Data Management Limitations
on the cloud
But this bright new future also has its downsides. With the overall transition to IoT and cloud-connected machinery and logistics, new challenges await us. Today, when real things, such as cars, buildings and turbines, come equipped with a digital twin, more data remain collected for processing in cloud data management applications.
For example, if vibrations in a machine get out of control, they can easily cause a chain reaction, capable of disabling the entire production line. Consequently, modern control systems come with an increasing number of sensors placed in the machine’s key parts, which are in charge of detecting these vibrations and sending their data to the operating system, in the cloud, for continuous analysis and specificity. Imagine all these little sensors producing data in an industrial production environment – the data load is enormous.
And that is where one of the main challenges of managing data in the cloud appears. If you are working with data processing in the cloud,
There are likely to be several drawbacks:
- Physical limitations of data transfer (still bits and bytes cannot travel faster than light!);
- Dependence on network availability (when the network goes down, control and optimization from the cloud also goes down);
- Data loading (even at high speed, a data transfer of this magnitude is too slow);
- Data privacy (there is data that industrial companies do not feel comfortable sharing in the cloud);
- Cybersecurity (the transfer of data within systems in the cloud always offers a vulnerability to theft.
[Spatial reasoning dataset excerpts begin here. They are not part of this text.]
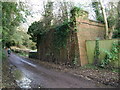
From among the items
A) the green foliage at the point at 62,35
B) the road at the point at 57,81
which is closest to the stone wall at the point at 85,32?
the green foliage at the point at 62,35

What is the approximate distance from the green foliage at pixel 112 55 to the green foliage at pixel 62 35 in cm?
378

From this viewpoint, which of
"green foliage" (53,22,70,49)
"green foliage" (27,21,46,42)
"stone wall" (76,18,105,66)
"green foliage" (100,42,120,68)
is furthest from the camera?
"green foliage" (27,21,46,42)

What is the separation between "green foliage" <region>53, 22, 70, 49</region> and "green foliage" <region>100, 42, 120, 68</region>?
3785mm

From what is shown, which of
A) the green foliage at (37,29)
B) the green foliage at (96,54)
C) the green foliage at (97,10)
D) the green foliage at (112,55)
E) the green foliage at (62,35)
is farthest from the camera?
the green foliage at (37,29)

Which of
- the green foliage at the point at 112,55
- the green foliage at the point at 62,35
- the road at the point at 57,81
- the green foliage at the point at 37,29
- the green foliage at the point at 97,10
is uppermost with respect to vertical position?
the green foliage at the point at 97,10

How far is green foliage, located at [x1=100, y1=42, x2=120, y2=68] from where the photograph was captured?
28.8 ft

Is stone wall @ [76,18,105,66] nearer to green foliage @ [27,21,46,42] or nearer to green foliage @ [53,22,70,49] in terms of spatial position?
green foliage @ [53,22,70,49]

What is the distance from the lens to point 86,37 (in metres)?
11.1

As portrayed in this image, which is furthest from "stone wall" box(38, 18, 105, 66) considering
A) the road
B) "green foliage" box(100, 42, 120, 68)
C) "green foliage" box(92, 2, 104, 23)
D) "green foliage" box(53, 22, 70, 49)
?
the road

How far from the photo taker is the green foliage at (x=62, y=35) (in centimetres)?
1138

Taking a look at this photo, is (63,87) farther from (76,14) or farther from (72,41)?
(76,14)

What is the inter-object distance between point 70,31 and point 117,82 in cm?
601

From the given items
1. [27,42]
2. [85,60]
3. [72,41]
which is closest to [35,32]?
[72,41]

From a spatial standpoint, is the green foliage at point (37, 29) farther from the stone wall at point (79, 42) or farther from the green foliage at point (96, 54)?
the green foliage at point (96, 54)
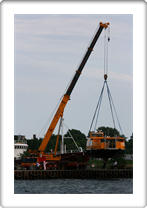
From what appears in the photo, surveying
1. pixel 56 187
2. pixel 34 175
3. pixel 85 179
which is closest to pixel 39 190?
pixel 56 187

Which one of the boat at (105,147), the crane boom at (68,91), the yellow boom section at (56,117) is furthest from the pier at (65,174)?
the crane boom at (68,91)

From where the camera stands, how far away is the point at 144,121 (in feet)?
78.7

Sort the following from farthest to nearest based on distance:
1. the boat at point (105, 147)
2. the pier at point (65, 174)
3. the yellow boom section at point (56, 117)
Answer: the yellow boom section at point (56, 117) < the boat at point (105, 147) < the pier at point (65, 174)

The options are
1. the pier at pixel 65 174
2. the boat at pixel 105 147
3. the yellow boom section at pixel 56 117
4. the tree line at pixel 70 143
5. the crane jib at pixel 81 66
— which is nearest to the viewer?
the pier at pixel 65 174

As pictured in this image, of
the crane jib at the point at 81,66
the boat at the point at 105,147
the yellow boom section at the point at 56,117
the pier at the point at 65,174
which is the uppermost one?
the crane jib at the point at 81,66

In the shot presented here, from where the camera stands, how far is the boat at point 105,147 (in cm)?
4916

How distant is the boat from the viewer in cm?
4916

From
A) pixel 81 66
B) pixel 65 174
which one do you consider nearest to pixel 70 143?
pixel 81 66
So the transfer of data in systems that operate in the cloud remain generally confined to uploading data. Since the download is still more sensitive to cyberattacks).
Handling a large data load is easier when the data remain processed locally. Are we ready for a revival? Is the wave of computing history reversing towards local data processing? Yes and no. And that’s where edge computing comes in.
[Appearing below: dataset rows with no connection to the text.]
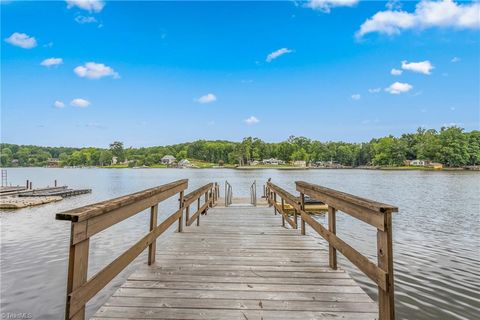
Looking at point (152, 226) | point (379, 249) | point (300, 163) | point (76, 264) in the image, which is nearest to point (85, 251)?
point (76, 264)

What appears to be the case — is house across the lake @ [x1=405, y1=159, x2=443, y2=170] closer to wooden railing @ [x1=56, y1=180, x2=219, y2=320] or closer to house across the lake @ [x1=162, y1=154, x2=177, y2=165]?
house across the lake @ [x1=162, y1=154, x2=177, y2=165]

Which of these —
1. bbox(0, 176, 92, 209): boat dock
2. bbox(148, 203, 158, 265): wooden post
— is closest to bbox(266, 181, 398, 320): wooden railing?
bbox(148, 203, 158, 265): wooden post

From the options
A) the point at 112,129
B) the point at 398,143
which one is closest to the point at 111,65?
the point at 398,143

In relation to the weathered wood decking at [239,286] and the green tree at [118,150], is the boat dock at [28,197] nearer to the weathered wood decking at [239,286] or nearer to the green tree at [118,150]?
the weathered wood decking at [239,286]

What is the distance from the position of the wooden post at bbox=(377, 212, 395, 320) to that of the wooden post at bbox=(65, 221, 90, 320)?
80.8 inches

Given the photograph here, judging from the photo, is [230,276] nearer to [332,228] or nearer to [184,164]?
[332,228]

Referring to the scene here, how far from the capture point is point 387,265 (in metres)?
1.99

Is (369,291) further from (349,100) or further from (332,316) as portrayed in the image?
(349,100)

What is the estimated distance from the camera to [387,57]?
5741cm

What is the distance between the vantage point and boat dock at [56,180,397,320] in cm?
194

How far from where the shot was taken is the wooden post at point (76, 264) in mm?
1631

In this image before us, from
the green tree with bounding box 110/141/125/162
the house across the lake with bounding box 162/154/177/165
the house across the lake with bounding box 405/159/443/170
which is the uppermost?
the green tree with bounding box 110/141/125/162

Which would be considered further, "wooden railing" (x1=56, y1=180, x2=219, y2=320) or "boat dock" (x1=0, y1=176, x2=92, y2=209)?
"boat dock" (x1=0, y1=176, x2=92, y2=209)

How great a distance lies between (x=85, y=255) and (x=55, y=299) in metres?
5.53
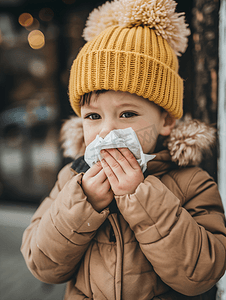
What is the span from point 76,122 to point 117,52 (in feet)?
1.47

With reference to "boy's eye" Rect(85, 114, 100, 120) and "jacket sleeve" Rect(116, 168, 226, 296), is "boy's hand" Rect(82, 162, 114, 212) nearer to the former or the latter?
"jacket sleeve" Rect(116, 168, 226, 296)

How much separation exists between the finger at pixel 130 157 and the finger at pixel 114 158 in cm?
2

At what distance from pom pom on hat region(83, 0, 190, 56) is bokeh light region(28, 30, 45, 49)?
145 centimetres

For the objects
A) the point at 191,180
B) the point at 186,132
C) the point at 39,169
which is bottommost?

The computing edge is not new. The biggest players in computing, such as Cisco, have used it for years and its sister in fog (fog). The real innovation has to do with the latest integration with industrial production processes and their optimization within systems that operate in the cloud.
Edge applications, such as Analyze MyWorkpiece, offer the ability to collect and analyze data close to where it devises within the production process. For example, Siemens remain also integrated with MindSphere. An operating system from IoT in the cloud. In edge computing, data processing is not exclusive to the core of the cloud. Still, it fundamentally occurs at the periphery, the edge of the Internet, where it comes into contact with the physical world.
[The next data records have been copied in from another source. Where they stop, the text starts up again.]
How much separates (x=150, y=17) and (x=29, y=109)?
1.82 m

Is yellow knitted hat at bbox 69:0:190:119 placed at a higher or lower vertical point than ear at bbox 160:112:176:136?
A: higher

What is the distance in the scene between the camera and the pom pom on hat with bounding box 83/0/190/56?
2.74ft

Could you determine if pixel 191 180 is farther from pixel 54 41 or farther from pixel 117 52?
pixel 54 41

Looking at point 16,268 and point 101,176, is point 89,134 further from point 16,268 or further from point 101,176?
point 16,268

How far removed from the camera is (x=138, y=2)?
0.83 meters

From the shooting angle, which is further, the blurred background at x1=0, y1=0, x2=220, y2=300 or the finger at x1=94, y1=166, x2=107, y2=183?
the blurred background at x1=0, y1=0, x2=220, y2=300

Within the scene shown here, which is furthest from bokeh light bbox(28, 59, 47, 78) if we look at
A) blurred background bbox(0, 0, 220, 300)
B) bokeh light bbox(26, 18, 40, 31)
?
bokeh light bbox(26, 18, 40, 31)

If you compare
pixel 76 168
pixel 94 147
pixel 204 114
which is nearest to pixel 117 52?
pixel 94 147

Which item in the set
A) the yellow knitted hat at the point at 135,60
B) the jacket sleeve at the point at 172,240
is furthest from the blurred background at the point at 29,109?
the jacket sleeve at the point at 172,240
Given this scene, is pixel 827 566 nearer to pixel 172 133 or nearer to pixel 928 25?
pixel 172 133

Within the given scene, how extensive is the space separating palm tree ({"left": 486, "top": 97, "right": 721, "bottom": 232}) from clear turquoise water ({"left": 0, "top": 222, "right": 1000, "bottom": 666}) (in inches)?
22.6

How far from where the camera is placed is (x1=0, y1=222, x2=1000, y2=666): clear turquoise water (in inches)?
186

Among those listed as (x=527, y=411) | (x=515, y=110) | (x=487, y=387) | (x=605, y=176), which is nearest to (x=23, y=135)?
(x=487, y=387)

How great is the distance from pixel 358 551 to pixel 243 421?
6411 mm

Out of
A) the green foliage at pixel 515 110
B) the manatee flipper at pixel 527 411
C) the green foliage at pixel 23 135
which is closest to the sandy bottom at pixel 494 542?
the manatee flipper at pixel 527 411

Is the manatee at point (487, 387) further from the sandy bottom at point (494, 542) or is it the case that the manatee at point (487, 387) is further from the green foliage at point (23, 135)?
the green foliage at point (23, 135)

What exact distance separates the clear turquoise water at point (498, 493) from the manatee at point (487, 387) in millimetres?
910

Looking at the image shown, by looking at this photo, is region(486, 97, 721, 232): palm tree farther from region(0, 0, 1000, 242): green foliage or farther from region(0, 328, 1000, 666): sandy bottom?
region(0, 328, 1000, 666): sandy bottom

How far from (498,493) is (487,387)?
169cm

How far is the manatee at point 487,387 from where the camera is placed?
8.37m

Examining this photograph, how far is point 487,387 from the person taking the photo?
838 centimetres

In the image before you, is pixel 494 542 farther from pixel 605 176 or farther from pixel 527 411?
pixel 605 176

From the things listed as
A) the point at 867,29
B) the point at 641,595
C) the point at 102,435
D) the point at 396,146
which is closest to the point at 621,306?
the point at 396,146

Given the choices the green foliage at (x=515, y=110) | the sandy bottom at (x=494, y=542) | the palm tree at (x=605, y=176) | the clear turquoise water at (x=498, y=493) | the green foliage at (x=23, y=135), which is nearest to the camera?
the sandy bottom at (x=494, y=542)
Integrating edge computing in industrial clouds enables us to take advantage of the benefits of cloud systems. Such as quick and easy software updates while taking advantage of local data processing, at the same time, such as data security, rapid application reactions and the control environment within an industrial production process.
Why is Industrial Edge Computing the Solution?
There is a lot of enthusiasm for industrial edge computing, even though a few concerns arise:
- The risks of implementing digitization;
- The acquisition of a niche solution with little scalability;
- Investing in a prototype that doesn’t work for all machines.
But with industrial edge applications, these concerns are easy to address. They offer fully integrated, deployable, and cost-effective solutions on critical issues such as maintaining privacy and dealing with heavy data loads, achieving the improvements promised by digitization while leveraging data management in the cloud.